My parting company with interactive team sports coincides with me leaving school at sixteen. It’s amazing to think how influential those first formative years were on all that followed. Sports and I never got along. In school, when picking a team, I would always, without fail, be picked last, and consigned to some insignificant role, close to the sidelines. In this, the notion that I was a reject was reinforced week after week for a decade without pause.

When I moved into the senior school, we were forced to play rugby, a sport ill-suited to my stature. In their infinite wisdom, the sports teachers decided that the best way to build the self-esteem of the less sporty kids was to consign them to a group they mockingly called the Extra Zeds. It never occurred to them that we might be more suited to football, or some other less aggressive sport.

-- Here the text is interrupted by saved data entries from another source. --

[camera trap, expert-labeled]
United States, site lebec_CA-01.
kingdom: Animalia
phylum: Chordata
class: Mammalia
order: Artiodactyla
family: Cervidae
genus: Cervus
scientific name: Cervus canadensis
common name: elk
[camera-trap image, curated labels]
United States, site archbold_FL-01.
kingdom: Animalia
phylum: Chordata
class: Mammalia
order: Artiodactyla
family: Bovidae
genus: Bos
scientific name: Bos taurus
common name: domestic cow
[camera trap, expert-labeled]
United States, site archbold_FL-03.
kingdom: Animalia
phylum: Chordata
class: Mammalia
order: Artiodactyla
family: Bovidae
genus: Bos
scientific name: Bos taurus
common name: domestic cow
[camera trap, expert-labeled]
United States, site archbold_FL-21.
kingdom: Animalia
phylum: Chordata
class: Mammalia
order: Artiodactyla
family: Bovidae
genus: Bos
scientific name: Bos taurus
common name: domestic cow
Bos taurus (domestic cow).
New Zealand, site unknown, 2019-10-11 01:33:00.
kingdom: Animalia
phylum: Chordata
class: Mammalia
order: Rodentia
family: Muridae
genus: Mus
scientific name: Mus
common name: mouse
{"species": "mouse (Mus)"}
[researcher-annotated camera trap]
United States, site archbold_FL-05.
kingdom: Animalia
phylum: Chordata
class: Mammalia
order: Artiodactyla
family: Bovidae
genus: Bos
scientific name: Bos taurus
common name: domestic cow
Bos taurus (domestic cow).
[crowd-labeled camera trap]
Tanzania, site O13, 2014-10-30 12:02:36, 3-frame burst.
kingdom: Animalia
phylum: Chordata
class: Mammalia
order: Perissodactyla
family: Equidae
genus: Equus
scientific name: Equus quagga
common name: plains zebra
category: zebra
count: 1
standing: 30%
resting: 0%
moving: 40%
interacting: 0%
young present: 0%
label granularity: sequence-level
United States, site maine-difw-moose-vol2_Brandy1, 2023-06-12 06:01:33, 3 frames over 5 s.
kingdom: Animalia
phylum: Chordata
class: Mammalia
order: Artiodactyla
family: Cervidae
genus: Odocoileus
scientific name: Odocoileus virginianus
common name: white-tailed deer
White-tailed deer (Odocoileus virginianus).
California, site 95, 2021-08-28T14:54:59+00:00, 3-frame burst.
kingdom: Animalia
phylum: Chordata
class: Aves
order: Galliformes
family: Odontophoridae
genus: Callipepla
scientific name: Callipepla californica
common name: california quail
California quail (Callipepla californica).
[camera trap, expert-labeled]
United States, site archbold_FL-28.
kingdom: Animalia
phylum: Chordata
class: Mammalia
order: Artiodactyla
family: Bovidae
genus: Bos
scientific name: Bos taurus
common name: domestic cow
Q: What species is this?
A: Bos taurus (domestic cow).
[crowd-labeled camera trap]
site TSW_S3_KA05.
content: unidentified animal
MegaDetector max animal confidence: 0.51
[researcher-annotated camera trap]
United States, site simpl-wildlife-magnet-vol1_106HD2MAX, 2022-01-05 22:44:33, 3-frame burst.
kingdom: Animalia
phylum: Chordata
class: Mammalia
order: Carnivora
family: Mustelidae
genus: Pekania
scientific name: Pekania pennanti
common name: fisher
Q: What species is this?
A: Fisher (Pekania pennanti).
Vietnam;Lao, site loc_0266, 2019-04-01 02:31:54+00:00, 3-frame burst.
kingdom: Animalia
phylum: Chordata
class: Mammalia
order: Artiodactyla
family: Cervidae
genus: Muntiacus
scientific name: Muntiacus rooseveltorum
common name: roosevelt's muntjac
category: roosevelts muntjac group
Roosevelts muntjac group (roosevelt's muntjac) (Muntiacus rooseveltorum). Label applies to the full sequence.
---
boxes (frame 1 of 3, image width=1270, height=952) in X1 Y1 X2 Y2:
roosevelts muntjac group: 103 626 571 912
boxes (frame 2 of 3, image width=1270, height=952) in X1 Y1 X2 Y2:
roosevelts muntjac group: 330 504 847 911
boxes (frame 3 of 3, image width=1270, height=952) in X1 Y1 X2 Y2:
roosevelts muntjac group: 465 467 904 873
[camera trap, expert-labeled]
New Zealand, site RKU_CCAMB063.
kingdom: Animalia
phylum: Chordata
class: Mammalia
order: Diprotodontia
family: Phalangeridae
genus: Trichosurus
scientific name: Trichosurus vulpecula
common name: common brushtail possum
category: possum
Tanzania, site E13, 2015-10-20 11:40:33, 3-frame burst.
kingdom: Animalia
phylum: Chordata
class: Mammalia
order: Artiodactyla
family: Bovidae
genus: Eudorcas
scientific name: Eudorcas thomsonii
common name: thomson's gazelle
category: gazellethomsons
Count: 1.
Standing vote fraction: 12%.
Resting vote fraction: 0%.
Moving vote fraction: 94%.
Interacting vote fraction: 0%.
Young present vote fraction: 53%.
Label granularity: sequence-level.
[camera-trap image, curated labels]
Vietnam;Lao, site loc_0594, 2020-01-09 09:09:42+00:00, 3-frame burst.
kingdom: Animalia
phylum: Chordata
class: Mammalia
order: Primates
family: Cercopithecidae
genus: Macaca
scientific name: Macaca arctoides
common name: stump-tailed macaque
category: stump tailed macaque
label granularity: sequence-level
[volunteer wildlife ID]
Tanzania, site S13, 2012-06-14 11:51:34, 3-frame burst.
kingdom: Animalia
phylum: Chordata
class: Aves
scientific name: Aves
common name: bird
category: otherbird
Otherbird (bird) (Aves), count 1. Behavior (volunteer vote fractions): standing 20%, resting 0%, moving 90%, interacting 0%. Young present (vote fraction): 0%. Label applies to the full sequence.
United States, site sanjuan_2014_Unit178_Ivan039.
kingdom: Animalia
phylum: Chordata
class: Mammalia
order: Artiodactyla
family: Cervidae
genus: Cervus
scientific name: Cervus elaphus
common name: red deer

It wasn’t until our GCSE year that we were allowed to choose how we spent our games lesson. I chose football, at which point a teacher exclaimed, “Actually, you’re pretty good!” But by then it was too late. I had been turned off sports for life, not least by another of my teachers who seemed to enjoy ritually humiliating me in front of the other boys, referencing at every opportunity my lack of muscles, weak form and lethargic pace.

The day I left that school, I left sports behind for good. In adult life, I have never even had any interest in watching sports. I don’t have a team I zealously support. A major football match is a good opportunity for me to go off and do my own thing, unbothered by crowds otherwise engaged. In truth, I cannot muster any enthusiasm at all for any kind of sport, whether as an active participant or mere spectator.

I may try taking up running again with better shoes and on more level ground, now that my Vitamin D and testosterone levels have become more normalised. I may one day even consider swimming, if I can find an unpopular pool free of prying eyes. Anything I can commit to solo, I will countenance. But will I ever again contemplate taking on a team sport? Hell no! I’m out of that game for life.